=== WHAT IS EXPECTED ===
Reproduce each of the following items word for word, keeping every number and line as it appears.

═════ GIVEN INFORMATION

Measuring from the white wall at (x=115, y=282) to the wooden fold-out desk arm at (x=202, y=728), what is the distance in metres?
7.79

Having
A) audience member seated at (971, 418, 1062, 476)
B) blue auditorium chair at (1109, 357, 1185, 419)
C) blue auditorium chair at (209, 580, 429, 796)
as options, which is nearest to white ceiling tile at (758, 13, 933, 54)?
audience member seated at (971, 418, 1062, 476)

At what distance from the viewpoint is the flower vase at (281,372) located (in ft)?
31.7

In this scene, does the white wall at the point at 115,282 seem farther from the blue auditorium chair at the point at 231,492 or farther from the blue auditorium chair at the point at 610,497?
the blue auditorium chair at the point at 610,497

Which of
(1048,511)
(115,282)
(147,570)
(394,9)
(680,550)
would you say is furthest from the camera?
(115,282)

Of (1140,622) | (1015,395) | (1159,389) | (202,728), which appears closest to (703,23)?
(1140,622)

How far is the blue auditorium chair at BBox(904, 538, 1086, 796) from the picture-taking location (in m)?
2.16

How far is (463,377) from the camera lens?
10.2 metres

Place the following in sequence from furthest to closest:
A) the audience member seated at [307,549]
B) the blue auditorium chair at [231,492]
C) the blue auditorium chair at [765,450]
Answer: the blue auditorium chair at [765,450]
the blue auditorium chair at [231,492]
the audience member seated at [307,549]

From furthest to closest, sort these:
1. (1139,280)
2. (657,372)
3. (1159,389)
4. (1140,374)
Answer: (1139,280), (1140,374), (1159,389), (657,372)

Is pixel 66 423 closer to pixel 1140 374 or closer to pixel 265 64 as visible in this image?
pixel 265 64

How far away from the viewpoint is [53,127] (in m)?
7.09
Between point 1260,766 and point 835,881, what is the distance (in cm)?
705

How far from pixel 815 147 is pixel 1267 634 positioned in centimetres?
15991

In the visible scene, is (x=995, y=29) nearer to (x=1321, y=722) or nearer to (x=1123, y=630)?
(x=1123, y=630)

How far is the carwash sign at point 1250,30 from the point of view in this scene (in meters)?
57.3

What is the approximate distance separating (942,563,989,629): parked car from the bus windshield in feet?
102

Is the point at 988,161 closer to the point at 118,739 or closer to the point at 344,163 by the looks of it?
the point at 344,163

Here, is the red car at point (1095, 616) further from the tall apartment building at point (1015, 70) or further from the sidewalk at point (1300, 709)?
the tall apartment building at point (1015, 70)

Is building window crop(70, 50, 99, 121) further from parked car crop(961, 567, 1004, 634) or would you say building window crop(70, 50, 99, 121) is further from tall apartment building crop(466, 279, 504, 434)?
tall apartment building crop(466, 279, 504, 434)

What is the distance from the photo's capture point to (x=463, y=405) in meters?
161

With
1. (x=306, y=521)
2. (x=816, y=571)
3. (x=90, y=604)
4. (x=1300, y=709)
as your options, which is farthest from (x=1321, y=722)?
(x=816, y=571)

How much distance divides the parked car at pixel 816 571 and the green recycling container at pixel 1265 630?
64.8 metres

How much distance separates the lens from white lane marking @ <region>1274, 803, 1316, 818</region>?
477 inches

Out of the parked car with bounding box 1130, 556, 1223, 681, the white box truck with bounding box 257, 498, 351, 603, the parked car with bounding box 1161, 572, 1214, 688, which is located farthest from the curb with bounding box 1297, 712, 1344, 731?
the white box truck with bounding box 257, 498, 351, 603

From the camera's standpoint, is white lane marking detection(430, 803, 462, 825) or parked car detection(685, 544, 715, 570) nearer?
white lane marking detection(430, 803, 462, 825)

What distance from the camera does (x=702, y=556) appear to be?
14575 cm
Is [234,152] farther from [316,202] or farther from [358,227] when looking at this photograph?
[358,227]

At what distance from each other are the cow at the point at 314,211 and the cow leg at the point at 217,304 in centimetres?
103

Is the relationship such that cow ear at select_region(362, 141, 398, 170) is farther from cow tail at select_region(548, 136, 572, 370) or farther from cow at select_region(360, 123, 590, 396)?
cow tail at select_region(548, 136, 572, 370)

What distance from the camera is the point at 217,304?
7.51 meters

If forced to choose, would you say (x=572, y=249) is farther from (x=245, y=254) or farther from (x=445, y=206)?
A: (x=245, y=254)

══════════

=== EXERCISE RESPONSE ===
Measuring from the white wall at (x=115, y=282) to the wooden fold-out desk arm at (x=202, y=728), what is the distance in metres?
7.79

Having
A) audience member seated at (971, 418, 1062, 476)
B) blue auditorium chair at (1109, 357, 1185, 419)
C) blue auditorium chair at (209, 580, 429, 796)
as options, which is nearest to white ceiling tile at (758, 13, 933, 54)?
audience member seated at (971, 418, 1062, 476)

At what distance from the viewpoint is the flower vase at (281,372) located (in ft)?
31.7

In this scene, does the white wall at the point at 115,282 seem farther from the blue auditorium chair at the point at 231,492 or farther from the blue auditorium chair at the point at 610,497?
the blue auditorium chair at the point at 610,497

Which of
(1048,511)
(115,282)
(147,570)
(394,9)
(680,550)
would you say is furthest from the camera?
(115,282)

Of (1140,622) | (1015,395) | (1159,389) | (202,728), which appears closest to (703,23)?
(1140,622)

How far is the blue auditorium chair at BBox(904, 538, 1086, 796) from the picture-taking location (in m)?
2.16

How far is (463,377) from the camera lens?
10.2 metres

Place the following in sequence from furthest to closest:
A) the audience member seated at [307,549]
B) the blue auditorium chair at [231,492]
C) the blue auditorium chair at [765,450]
Answer: the blue auditorium chair at [765,450]
the blue auditorium chair at [231,492]
the audience member seated at [307,549]

From furthest to closest, sort these:
1. (1139,280)
2. (657,372)
3. (1159,389)
4. (1140,374)
Answer: (1139,280), (1140,374), (1159,389), (657,372)

Is pixel 66 423 closer to pixel 1140 374 or closer to pixel 265 64 as visible in this image?
pixel 265 64

How far away from the viewpoint is [53,127] (in m)?
7.09
Between point 1260,766 and point 835,881, what is the distance (in cm)?
705

How far from pixel 815 147 is pixel 1267 634 positioned in centimetres?
15991

In the visible scene, is (x=995, y=29) nearer to (x=1321, y=722) or nearer to (x=1123, y=630)?
(x=1123, y=630)

How far is the carwash sign at point 1250,30 from the point of view in this scene (in meters)?
57.3

What is the approximate distance separating (942,563,989,629): parked car from the bus windshield in feet?
102

Is the point at 988,161 closer to the point at 118,739 or closer to the point at 344,163 by the looks of it?
the point at 344,163

Here, is the red car at point (1095, 616) further from the tall apartment building at point (1015, 70) or further from the sidewalk at point (1300, 709)?
the tall apartment building at point (1015, 70)

Is building window crop(70, 50, 99, 121) further from parked car crop(961, 567, 1004, 634) or would you say building window crop(70, 50, 99, 121) is further from tall apartment building crop(466, 279, 504, 434)?
tall apartment building crop(466, 279, 504, 434)

What is the distance from the photo's capture point to (x=463, y=405) in meters?
161

With
1. (x=306, y=521)
2. (x=816, y=571)
3. (x=90, y=604)
4. (x=1300, y=709)
as your options, which is farthest from (x=1321, y=722)?
(x=816, y=571)

How much distance divides the parked car at pixel 816 571 and the green recycling container at pixel 1265 630?
64.8 metres

How much distance separates the lens from white lane marking @ <region>1274, 803, 1316, 818</region>?
477 inches

Out of the parked car with bounding box 1130, 556, 1223, 681, the white box truck with bounding box 257, 498, 351, 603, the parked car with bounding box 1161, 572, 1214, 688, which is located farthest from the curb with bounding box 1297, 712, 1344, 731?
the white box truck with bounding box 257, 498, 351, 603

From the camera's standpoint, is white lane marking detection(430, 803, 462, 825) or parked car detection(685, 544, 715, 570) nearer?
white lane marking detection(430, 803, 462, 825)

What distance from the camera does (x=702, y=556) appear to be?
14575 cm
Is [234,152] farther from [316,202] or farther from [358,227] when looking at this photograph?
[358,227]

At what distance from each other are the cow at the point at 314,211 and the cow leg at the point at 217,304 in centimetres?
103

Is the relationship such that cow ear at select_region(362, 141, 398, 170) is farther from cow tail at select_region(548, 136, 572, 370) or farther from cow at select_region(360, 123, 590, 396)?
cow tail at select_region(548, 136, 572, 370)

What distance from the camera is the point at 217,304?
7.51 meters

If forced to choose, would you say (x=572, y=249) is farther from (x=245, y=254) or farther from (x=445, y=206)?
A: (x=245, y=254)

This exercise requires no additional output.